On 2019-02-07 06:04, Stefan K wrote:
Thanks, with degraded  as kernel parameter and also ind the fstab it works like 
expected

That should be the normal behaviour, cause a server must be up and running, and 
I don't care about a device loss, thats why I use a RAID1. The device-loss 
problem can I fix later, but its important that a server is up and running, i 
got informed at boot time and also in the logs files that a device is missing, 
also I see that if you use a monitoring program.
No, it shouldn't be the default, because:

* Normal desktop users _never_ look at the log files or boot info, and rarely run monitoring programs, so they as a general rule won't notice until it's already too late. BTRFS isn't just a server filesystem, so it needs to be safe for regular users too. * It's easily possible to end up mounting degraded by accident if one of the constituent devices is slow to enumerate, and this can easily result in a split-brain scenario where all devices have diverged and the volume can only be repaired by recreating it from scratch. * We have _ZERO_ automatic recovery from this situation. This makes both of the above mentioned issues far more dangerous. * It just plain does not work with most systemd setups, because systemd will hang waiting on all the devices to appear due to the fact that they refuse to acknowledge that the only way to correctly know if a BTRFS volume will mount is to just try and mount it. * Given that new kernels still don't properly generate half-raid1 chunks when a device is missing in a two-device raid1 setup, there's a very real possibility that users will have trouble recovering filesystems with old recovery media (IOW, any recovery environment running a kernel before 4.14 will not mount the volume correctly). * You shouldn't be mounting writable and degraded for any reason other than fixing the volume (or converting it to a single profile until you can fix it), even aside from the other issues.

So please change the normal behavior

On Friday, February 1, 2019 7:13:16 PM CET Hans van Kranenburg wrote:
Hi Stefan,

On 2/1/19 11:28 AM, Stefan K wrote:

I've installed my Debian Stretch to have / on btrfs with raid1 on 2
SSDs. Today I want test if it works, it works fine until the server
is running and the SSD get broken and I can change this, but it looks
like that it does not work if the SSD fails until restart. I got the
error, that one of the Disks can't be read and I got a initramfs
prompt, I expected that it still runs like mdraid and said something
is missing.

My question is, is it possible to configure btrfs/fstab/grub that it
still boot? (that is what I expected from a RAID1)

Yes. I'm not the expert in this area, but I see you haven't got a reply
today yet, so I'll try.

What you see happening is correct. This is the default behavior.

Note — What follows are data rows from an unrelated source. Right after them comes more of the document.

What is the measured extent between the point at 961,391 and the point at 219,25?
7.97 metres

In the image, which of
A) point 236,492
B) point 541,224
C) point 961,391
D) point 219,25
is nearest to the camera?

To be able to boot into your system with a missing disk, you can add...
     rootflags=degraded
...to the linux kernel command line by editing it on the fly when you
are in the GRUB menu.

This allows the filesystem to start in 'degraded' mode this one time.
The only thing you should be doing when the system is booted is have a
new disk present already in place and fix the btrfs situation. This
means things like cloning the partition table of the disk that's still
working, doing whatever else is needed in your situation and then
running btrfs replace to replace the missing disk with the new one, and
then making sure you don't have "single" block groups left (using btrfs
balance), which might have been created for new writes when the
filesystem was running in degraded mode.